_Problem requirements_:
Please reproduce the listing below exactly, leaving out every picture.

_Supplied information_:
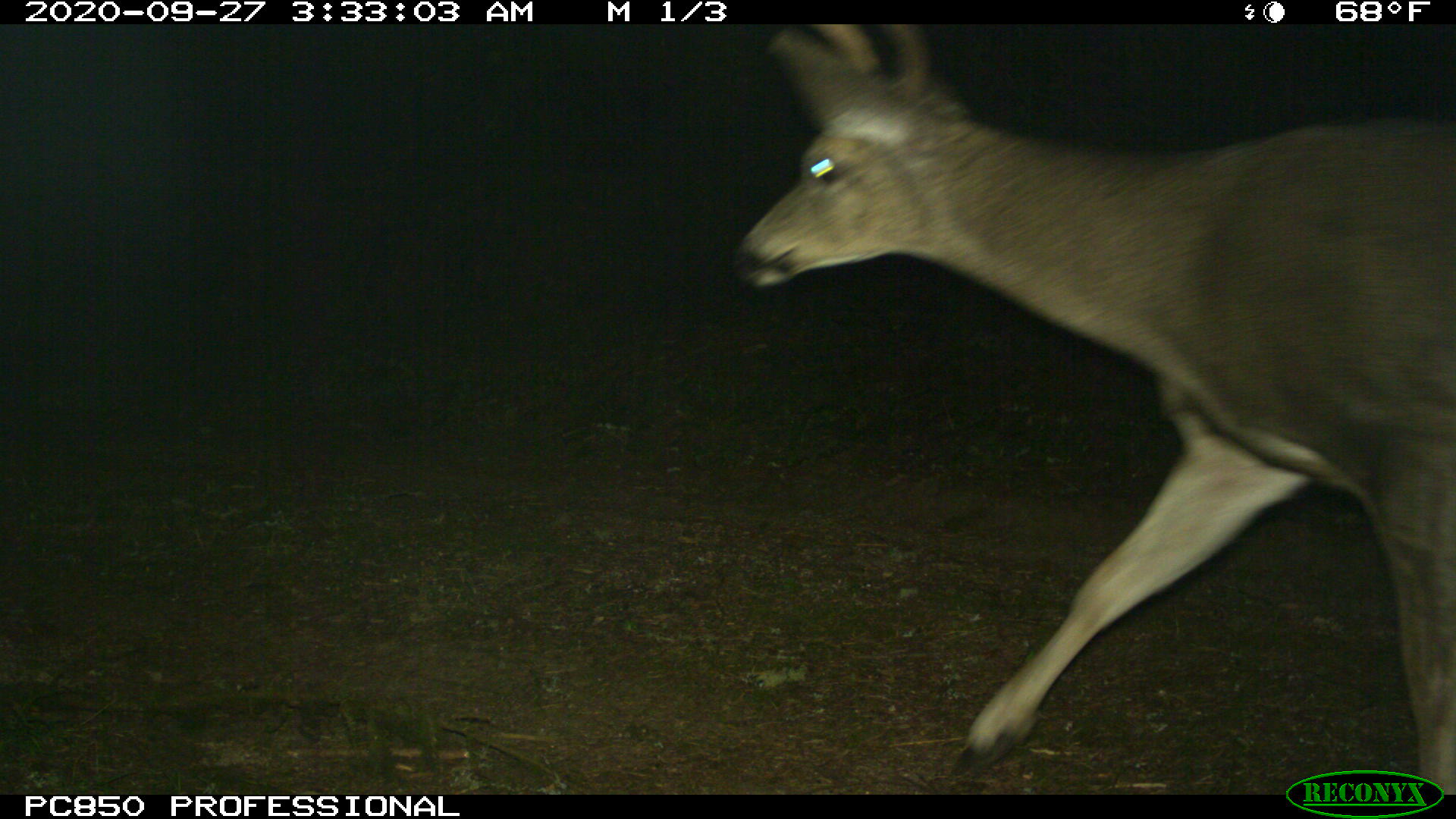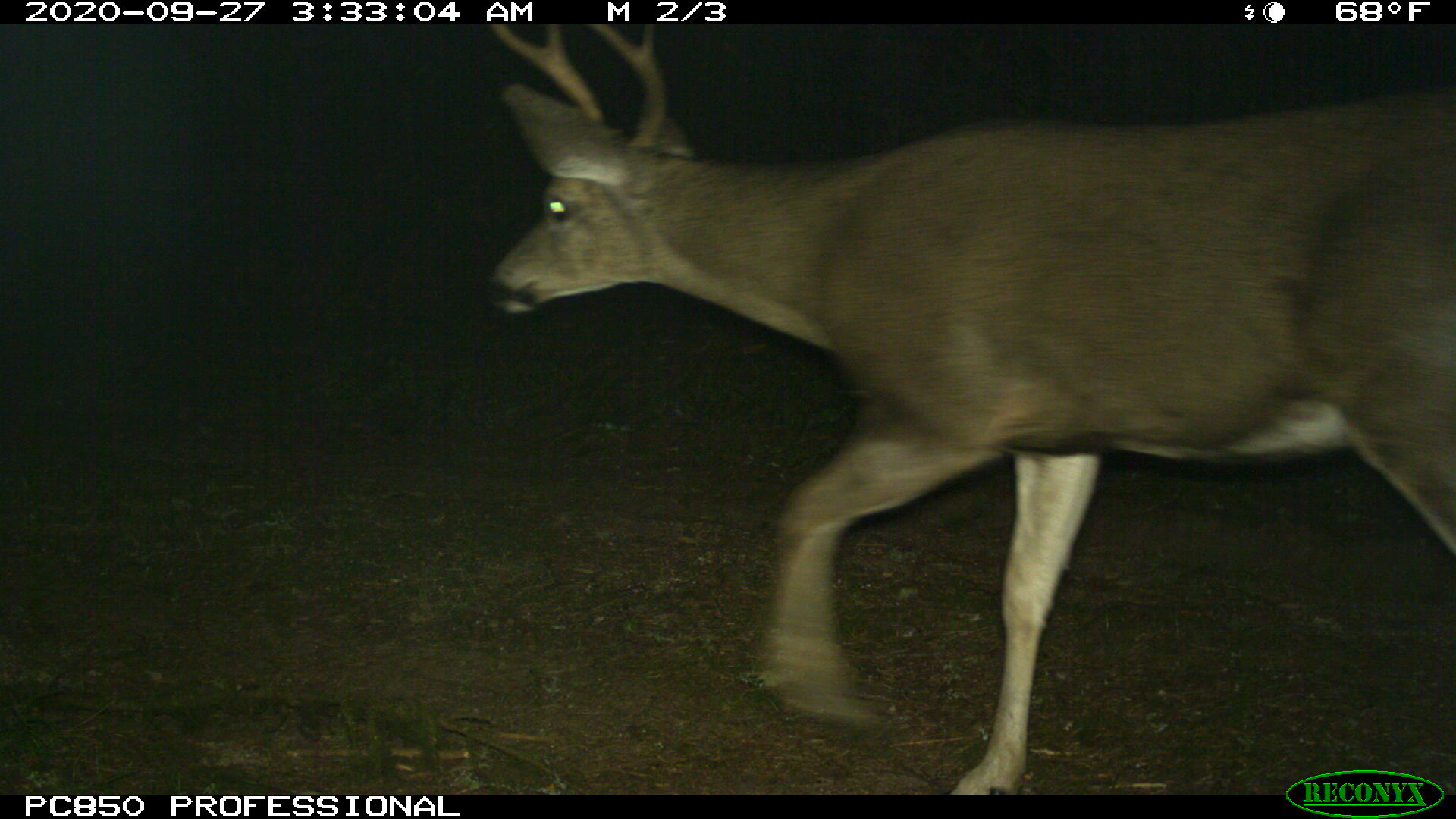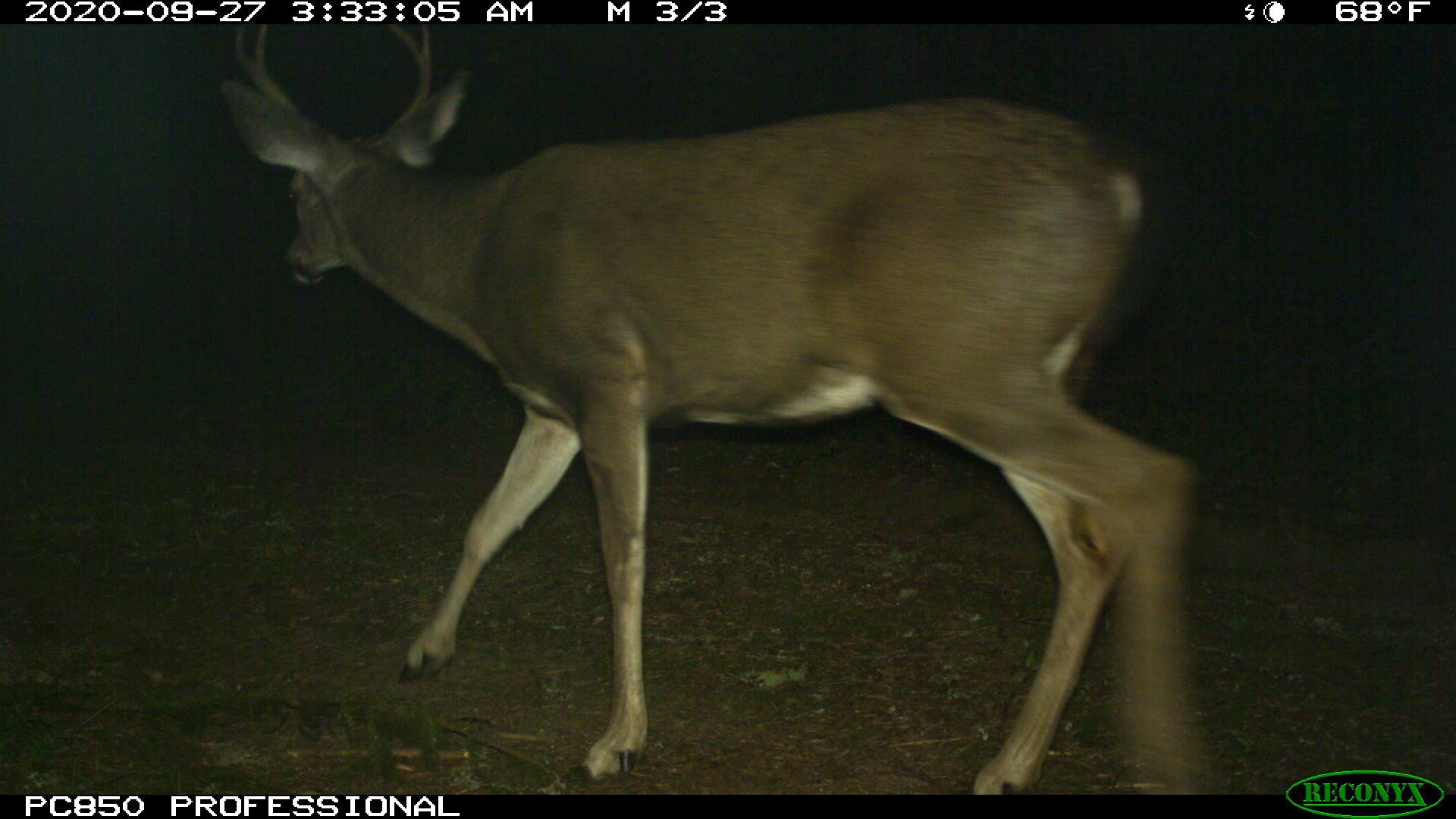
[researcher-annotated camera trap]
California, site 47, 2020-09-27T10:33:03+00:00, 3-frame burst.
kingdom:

_Answer section_:
[researcher-annotated camera trap]
California, site 47, 2020-09-27T10:33:03+00:00, 3-frame burst.
kingdom:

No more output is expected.